Los cocozapatos son, a fin de cuentas, una parodia del anhelo, un monumento a la inutilidad gloriosa del deseo de pertenecer. Cada escena, cada gesto narrativo, está cargado de una ironía que no destruye, sino que revela. Como si Fortún quisiera decirnos: “no es que el mundo no tenga sentido, es que su sentido ha sido secuestrado por la solemnidad”. Por eso hay que reírse. Por eso hay que escribir cuentos donde los objetos se convierten en sujetos y los sujetos en caricaturas de sus propias tragedias.

El estilo de Fortún, lejos de ser descuidado, es cuidadosamente caótico. Hay una música que se repite en la estructura de sus frases, una especie de clave rítmica que sostiene el equilibrio inestable del relato. Esa musicalidad es lo que permite que lo grotesco se vuelva encantador, que lo absurdo se vuelva lógico dentro de su propio universo. Y es ese universo el que permanece con el lector, mucho después de cerrar el libro.

Lo notable del libro no es que quiera explicar la condición del exiliado cubano, sino que se burla de quienes intentan hacerlo con gravedad doctoral.
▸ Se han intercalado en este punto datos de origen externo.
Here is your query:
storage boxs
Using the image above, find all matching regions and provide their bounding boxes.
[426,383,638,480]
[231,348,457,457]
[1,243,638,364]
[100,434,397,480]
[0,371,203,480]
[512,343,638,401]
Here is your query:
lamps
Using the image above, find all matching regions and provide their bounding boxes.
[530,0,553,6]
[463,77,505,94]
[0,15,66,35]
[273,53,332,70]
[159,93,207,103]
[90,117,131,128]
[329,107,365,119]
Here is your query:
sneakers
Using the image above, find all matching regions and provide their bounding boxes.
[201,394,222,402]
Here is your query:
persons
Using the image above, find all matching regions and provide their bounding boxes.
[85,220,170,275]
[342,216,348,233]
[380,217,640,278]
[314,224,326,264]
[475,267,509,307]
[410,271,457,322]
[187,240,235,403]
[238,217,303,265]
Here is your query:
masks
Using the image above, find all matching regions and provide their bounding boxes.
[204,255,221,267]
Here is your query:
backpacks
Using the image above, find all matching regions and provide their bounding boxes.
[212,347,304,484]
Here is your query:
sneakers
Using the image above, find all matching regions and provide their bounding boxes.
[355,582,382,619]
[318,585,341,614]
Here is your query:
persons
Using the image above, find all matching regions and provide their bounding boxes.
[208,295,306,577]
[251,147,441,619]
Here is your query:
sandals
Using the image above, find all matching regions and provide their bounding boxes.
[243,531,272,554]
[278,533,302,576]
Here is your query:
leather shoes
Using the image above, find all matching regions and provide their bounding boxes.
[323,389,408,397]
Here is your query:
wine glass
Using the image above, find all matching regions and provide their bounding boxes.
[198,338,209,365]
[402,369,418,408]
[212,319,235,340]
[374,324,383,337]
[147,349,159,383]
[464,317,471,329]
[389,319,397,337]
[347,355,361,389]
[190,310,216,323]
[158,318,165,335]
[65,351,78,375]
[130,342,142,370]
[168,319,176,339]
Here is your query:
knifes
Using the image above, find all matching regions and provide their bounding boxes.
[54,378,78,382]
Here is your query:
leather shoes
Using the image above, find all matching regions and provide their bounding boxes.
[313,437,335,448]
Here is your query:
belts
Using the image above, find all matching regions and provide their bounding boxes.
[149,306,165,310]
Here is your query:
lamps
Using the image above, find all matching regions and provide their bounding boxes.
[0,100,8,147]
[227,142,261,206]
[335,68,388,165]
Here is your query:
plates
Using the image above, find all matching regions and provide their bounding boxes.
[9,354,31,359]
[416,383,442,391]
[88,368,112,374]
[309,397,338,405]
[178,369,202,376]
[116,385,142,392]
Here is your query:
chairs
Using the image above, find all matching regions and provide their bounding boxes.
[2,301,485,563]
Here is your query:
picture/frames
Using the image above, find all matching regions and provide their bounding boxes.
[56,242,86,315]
En lugar de victimismo, ofrece irreverencia. En vez de discursos ideológicos, nos da un par de zapatos rotos flotando en un río: última imagen de un cuento que empieza como chiste y termina como acto de fe. Porque, sí, en el fondo, Los cocozapatos es también un libro espiritual, pero no en el sentido confesional, sino como ejercicio de redención mediante la risa.

Denis Fortún no está interesado en convencernos de nada. Su única misión parece ser la de perturbar nuestras certezas, ridiculizar nuestras solemnidades, hacernos ver que el lenguaje, cuando se libera de sus grilletes formales, es capaz de inventar un mundo nuevo. Un mundo donde los cocozapatos no tienen que encajar, porque precisamente no encajan, y en eso reside su poder.

El libro se convierte en un manifiesto, aunque se niegue a serlo. Un manifiesto contra el decoro literario, contra la falsa profundidad, contra las imposturas del yo literario que quiere ser eterno. Fortún, por el contrario, nos recuerda que la eternidad no se alcanza por acumulación de glorias, sino por una risa que, como los cocozapatos, flota obstinadamente sobre el río del olvido.

¿Qué nos queda después de leer Los cocozapatos? Tal vez la sospecha de que la literatura más verdadera es la que no se toma en serio a sí misma. Tal vez el deseo de arrojar nuestros propios zapatos al agua y quedarnos descalzos ante la vida. O quizá, simplemente, el eco de una carcajada que nos acompaña mientras seguimos caminando, con el alma un poco más ligera, y el corazón, por fin, desatado de sus formalismos.